OK - so there are various mnemonic devices to remember the name of the planets. My favorite, that Ms. Vezain taught me in the fourth grade in Princeton, Illinois, was "My Very Educated Mother Just Served Us Nine Pickles". Now, it doesn't make sense to end it with "Nine" (unless you're a whacked-out Star Trek fan), so I decided to change it to "My Very Educated Mother Just Served Us Newts".

Well, anyway - throw out your astronomy textbooks. Or don't. My wife is wagering that they'll add it back in 20 years...

Tuesday, August 22, 2006

In Full Swing

Well, I'd wanted to wait until the end of August, but for some reason found myself today doing six hours of lessons. Though it didn't quite go as nicely as I'd liked (the power went out while we were researching New Mexico on the internet and the cable didn't come back until much later!), it was still a nice day.

We are writing a lot.

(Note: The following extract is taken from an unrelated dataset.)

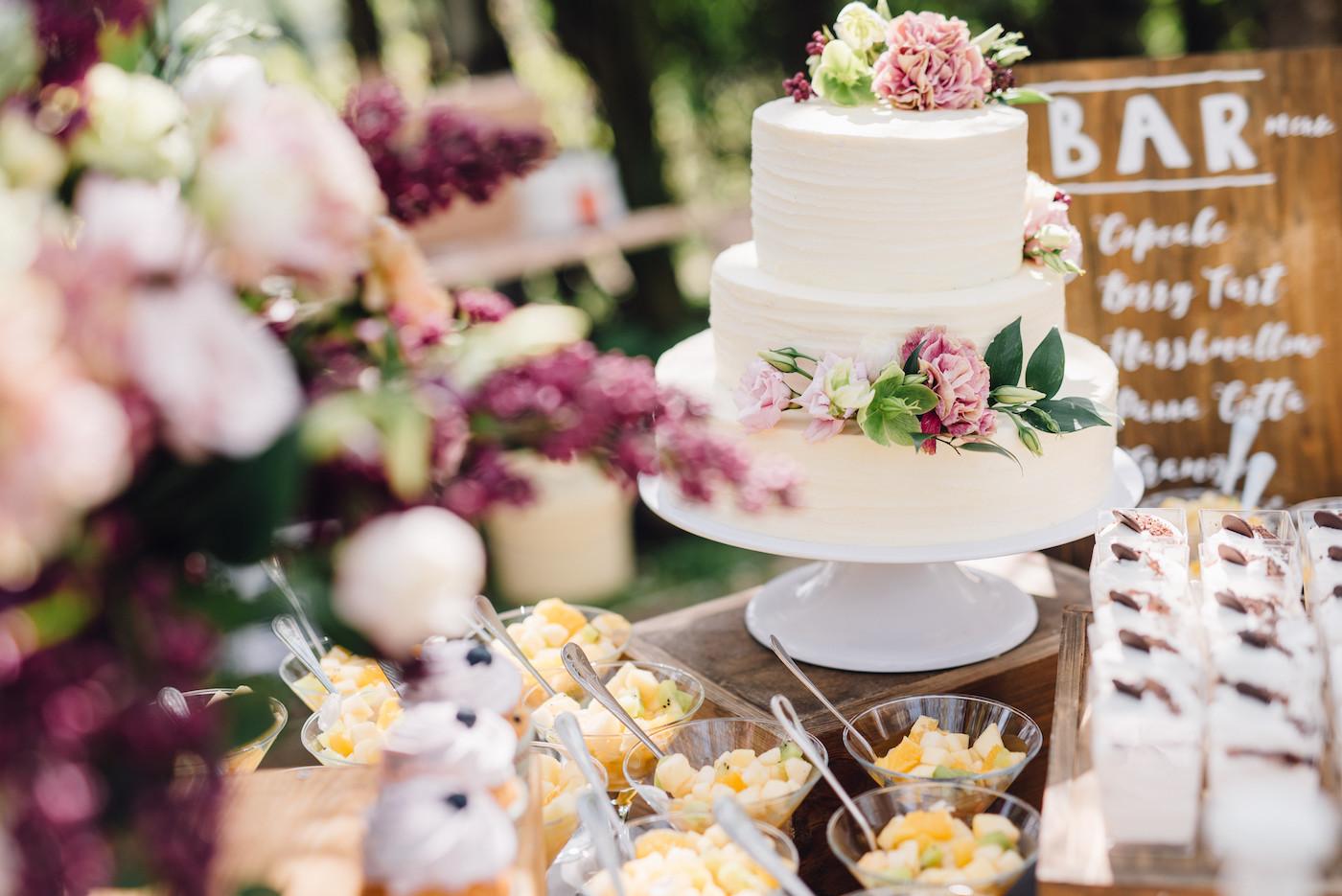 Hochzeitstorte und Candybar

I mean, a lot! We'd like to start my oldest on cursive before long. We write definitions from the dictionary, we write about various bible stories. This week, we're writing about the states that border Texas. Not detailed stuff, but basics - state bird, state frijole, etc.

The little one, still working on ABC books.

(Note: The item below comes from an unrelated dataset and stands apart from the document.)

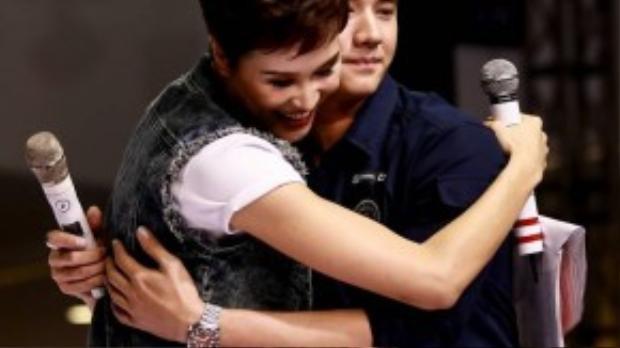 Chứng kiến sự thân thiện của Mario Maurer, MC Phương Mai cũng xin phép ôm anh 1 cái bày tỏ sự hâm mộ.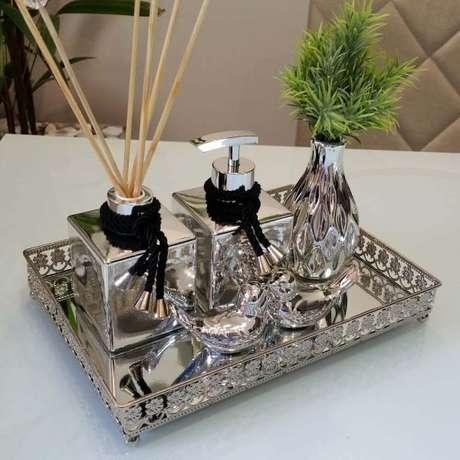 53. A bandeja espelhada com cristais e aromatizantes para ser usada no banheiro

I read her three of these twice a day every day for a week, and she's starting to get it. She can recognize the letter "C" without really thinking about it.

Triumphs: Oldest is writing neater. Still working on sentence structure, but she's writing neater. She's also improved a great deal on her math over two weeks ago.
Youngest is starting to recognize letters when she sees them.

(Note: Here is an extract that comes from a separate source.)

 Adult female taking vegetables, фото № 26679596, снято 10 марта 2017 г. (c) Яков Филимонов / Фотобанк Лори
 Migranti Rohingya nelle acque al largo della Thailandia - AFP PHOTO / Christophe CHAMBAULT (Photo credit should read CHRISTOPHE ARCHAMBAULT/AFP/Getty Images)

Pitfalls: Still no adult contact during the week...

Thursday, August 17, 2006

September Looms on the Horizon

Texas schools start this week. So we started a few weeks ago. Actually, we never really quit for the summer - just did 'light lessons'. I didn't want to lose any of the momentum we'd built up during the spring. But we did start ramping up on lessons for the month of August. We're up to four hours of lessons a day - from 8:00 to noon. By Labor Day, we should be up to six hours. We're having a problem keeping our focus after lunch...
Our cirriculum is gonna change. We need something that will keep her attention. Though she's seven, she's working at a third-grade level. Might've been fourth-grade if Daddy hadn't fallen so far behind the curve. She gets bored with the standard lessons so easily. I mean, it took her less than five minutes to work through her Language Arts stuff on prefixes and suffixes.
Writing is our biggest hurdle right now. The 'Big Chief' type of lined tablet really didn't work - she writes smaller than the lines. So, we got a regular lined spiral notebook. She's writing better with it. We have two writing assignments every day. One is to write the bible story in her words - not the NIV's. The other is to copy a definition directly out of the dictionary.
Math is another hurdle. She can add and subtract really well, but she hasn't memorized her tables. I've been wanting to stop and work on the tables, but I lose her. So, we're gonna do five-minute drills every day. Flash cards or on paper - we're gonna do it. And, we'll continue on in the math book. It's coming up to multiplication soon. Our math book is "Math 3 for Christian Schools" from Bob Jones University Press.
We've got an awesome American History book that she loves to read. But it has word puzzles with every assignment (crossword, word-find, etc.) and she hates those. I guess I need to find another way to ask the questions. The title of the book is "The Complete Book of American Facts & Games" by American Education Publishing. We picked it up at Sam's for $5.70.
I don't think the science class is going to happen. As much as I wanted to do it, I'm not prepared for it. I'll wait a year. My kids are going to continue to learn about science. For neat science stuff, there's lots of stuff on the web - we like NASA and various university websites. USGS (US Geologic Survey) has a
really cool kid's section, as well!

OK - as we progress, triumphs and obstacles will be posted. I want feedback. Cheer with me as we attain goals! Help us overcome these obstacles!